--- 抜粋した文章 ---
声がかすれる、なぜか出にくい、ところどころで音声がとぎれる、
などという、声の悩みを持っていらっしゃる方がいます。
一時的なものではなく、何年もその症状が続いているのです。
声を出そうとしているのに、出ない。出せない・・・。
「どうしたの、風邪をひいたの?」と頻繁に聞かれたり、「大きな
声でしゃべれ!」と怒鳴られたり、「いつも不摂生な人」と誤解を
受けることすらあるそうです。
声が、コミュニケーションの重要な位置をしめている以上、こんな
症状に陥った人の苦しみは、計り知れません。
自分の声が嫌で、人によっては筆談に頼る人もいるそうです。
これが単純に、声の出し方を見失っているだけなら、ちょっとし
たレッスンとコツで解決する場合もあります。
---
> **取り組む課題**
A) 声の悩みについての文章から、次の問いに答えてください。
(i) 悩みの症状は、どのくらいの期間続いているとされていますか?
(ii) 自分の声が嫌で、人によっては何に頼るとありますか?
(iii) 声の出し方を見失っているだけなら、何で解決する場合があるとされていますか?
B) 声の悩みについての文章で、周囲の人から言われたり受けたりするとされている言葉を「」内の形ですべて挙げてください。
C) 声の悩みについての文章を、最後の文の後から書き継いでください。
エントリーはどの課題にも使いません。
--- 提供された情報 ---
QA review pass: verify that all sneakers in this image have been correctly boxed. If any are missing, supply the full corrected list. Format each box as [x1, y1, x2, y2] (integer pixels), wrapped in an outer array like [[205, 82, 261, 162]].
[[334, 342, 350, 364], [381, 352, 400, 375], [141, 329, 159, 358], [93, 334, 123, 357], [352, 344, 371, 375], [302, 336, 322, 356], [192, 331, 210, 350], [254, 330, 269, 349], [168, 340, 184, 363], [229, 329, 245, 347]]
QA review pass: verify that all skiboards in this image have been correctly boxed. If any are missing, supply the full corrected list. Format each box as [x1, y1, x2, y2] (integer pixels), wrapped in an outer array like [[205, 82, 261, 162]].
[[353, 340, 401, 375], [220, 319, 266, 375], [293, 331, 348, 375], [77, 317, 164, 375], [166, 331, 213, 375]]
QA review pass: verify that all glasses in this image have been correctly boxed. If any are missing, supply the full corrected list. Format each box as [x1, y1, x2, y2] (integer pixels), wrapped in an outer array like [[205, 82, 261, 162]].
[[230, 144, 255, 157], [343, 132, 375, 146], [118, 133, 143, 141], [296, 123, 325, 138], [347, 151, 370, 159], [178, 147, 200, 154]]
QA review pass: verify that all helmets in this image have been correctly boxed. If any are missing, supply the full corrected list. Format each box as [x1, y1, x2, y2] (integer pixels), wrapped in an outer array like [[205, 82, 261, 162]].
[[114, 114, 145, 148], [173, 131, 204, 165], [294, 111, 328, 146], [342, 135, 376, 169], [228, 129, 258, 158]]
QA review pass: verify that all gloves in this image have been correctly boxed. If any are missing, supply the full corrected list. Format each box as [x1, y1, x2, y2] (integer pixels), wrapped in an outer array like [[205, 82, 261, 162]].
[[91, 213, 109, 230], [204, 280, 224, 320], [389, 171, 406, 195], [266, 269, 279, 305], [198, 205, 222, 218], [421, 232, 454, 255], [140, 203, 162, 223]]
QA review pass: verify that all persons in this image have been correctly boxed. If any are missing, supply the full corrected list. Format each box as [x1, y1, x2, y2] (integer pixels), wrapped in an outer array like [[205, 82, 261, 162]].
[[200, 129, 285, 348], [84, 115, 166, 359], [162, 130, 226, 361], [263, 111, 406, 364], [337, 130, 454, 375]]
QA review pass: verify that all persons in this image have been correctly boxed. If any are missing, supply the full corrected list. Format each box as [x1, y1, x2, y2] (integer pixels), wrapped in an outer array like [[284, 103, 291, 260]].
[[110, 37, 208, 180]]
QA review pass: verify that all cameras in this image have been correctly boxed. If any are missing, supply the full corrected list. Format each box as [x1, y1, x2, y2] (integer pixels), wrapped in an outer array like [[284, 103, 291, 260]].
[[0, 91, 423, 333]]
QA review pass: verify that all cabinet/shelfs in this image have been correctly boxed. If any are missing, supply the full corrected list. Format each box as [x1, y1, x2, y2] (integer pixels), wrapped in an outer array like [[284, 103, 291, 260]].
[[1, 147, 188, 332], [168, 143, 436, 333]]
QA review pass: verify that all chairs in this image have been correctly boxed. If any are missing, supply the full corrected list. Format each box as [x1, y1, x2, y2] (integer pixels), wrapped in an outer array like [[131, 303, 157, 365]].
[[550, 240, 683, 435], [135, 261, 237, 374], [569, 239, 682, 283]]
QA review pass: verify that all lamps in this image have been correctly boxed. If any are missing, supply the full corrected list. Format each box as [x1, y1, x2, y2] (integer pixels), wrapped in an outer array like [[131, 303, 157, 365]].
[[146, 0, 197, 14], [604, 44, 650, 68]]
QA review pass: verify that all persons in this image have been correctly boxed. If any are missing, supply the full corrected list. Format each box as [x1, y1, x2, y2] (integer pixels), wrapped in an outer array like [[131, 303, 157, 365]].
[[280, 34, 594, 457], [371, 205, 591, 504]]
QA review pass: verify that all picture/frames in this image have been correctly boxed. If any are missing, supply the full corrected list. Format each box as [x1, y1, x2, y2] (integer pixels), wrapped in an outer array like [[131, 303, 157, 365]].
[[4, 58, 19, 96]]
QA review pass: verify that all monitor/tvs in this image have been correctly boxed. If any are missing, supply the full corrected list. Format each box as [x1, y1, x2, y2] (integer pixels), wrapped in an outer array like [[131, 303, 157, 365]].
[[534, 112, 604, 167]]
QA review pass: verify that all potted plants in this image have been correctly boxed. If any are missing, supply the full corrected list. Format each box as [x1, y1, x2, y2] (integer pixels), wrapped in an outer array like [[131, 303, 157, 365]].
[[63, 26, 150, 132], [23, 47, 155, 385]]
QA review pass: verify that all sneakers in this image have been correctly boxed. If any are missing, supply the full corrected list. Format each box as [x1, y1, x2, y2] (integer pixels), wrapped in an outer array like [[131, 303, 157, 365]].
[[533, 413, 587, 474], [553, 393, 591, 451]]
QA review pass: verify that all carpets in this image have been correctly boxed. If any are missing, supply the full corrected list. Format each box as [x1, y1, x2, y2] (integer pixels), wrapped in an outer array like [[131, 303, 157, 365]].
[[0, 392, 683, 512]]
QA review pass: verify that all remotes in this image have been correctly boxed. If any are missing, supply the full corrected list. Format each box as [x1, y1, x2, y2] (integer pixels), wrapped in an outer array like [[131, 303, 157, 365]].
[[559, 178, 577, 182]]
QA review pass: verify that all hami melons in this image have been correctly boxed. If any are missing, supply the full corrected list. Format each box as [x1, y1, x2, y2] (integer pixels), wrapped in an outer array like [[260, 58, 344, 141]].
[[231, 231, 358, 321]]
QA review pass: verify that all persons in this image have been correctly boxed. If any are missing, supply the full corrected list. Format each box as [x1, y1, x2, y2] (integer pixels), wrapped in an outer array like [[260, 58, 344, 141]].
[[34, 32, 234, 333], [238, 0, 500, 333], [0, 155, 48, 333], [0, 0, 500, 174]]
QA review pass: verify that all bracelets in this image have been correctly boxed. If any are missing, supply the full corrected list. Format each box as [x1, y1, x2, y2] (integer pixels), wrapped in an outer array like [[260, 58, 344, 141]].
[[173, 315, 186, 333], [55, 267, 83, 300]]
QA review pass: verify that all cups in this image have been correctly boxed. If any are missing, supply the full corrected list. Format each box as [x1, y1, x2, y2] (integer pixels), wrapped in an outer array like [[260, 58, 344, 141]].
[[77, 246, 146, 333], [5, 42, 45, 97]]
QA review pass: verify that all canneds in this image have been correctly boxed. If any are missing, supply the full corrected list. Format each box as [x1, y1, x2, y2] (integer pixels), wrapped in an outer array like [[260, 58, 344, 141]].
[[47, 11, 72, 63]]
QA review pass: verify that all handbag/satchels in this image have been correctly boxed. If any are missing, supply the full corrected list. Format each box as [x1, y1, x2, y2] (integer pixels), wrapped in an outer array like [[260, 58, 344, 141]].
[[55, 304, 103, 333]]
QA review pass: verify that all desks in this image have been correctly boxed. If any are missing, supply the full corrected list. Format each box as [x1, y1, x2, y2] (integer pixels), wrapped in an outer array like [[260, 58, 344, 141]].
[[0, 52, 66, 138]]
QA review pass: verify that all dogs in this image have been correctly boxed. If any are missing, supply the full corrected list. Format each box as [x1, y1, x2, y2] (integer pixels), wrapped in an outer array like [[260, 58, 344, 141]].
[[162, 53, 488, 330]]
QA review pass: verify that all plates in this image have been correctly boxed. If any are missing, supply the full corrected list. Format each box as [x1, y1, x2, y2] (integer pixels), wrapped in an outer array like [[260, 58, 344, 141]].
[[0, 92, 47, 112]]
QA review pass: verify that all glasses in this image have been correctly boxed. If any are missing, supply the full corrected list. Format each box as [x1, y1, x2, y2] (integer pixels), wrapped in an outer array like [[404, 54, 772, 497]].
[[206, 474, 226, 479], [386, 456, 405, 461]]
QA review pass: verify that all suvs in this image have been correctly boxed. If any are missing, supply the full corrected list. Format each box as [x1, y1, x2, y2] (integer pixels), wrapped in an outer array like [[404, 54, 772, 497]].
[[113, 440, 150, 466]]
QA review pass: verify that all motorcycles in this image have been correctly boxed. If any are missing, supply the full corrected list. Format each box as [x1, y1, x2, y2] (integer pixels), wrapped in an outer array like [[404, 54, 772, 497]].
---
> **課題別の解答**
A)
(i) 何年も
(ii) 筆談
(iii) ちょっとしたレッスンとコツ

B)
「どうしたの、風邪をひいたの?」
「大きな声でしゃべれ!」
「いつも不摂生な人」

C)
ところが、それだけでは声が戻ってこない場合があるのです。
◆音声外来
最近、耳鼻咽喉科などで「音声外来」の看板を掲げている医院
が多くなりました。
音声外来とは、声のお医者さん。
歌い手が、本番前に「こ、声が出ない・・・」などという大ピ~ン
チ!の時に駆け込む病院でもあります。
少しでも、声が出にくいなと感じているのなら、早急に音声外来
を受診してくださいね。
もしかしたら、ポリープが出来ていたり、声帯の機能に異常が見
つかるかもしれません。
一度受診して、なにも異常がなければ、安心して声のレッスンに
励むことも出来ますものね。
でも、もし病名がついてしまったら・・・。
◆痙攣性発声障害(けいれんせいはっせいしょうがい)
耳慣れない病名ですね。
主な症状としては、声が途切れる、かすれる、ふるえる、出にくい、
息がもれて声にならないなどです。
患者さんご本人も、この病名にたどり着くまでに、随分あちこちの
病院をまわったという方が少なくありません。
原因が特定しにくい病気ですし、検査や所見で異常が出ない場合
が、多いからです。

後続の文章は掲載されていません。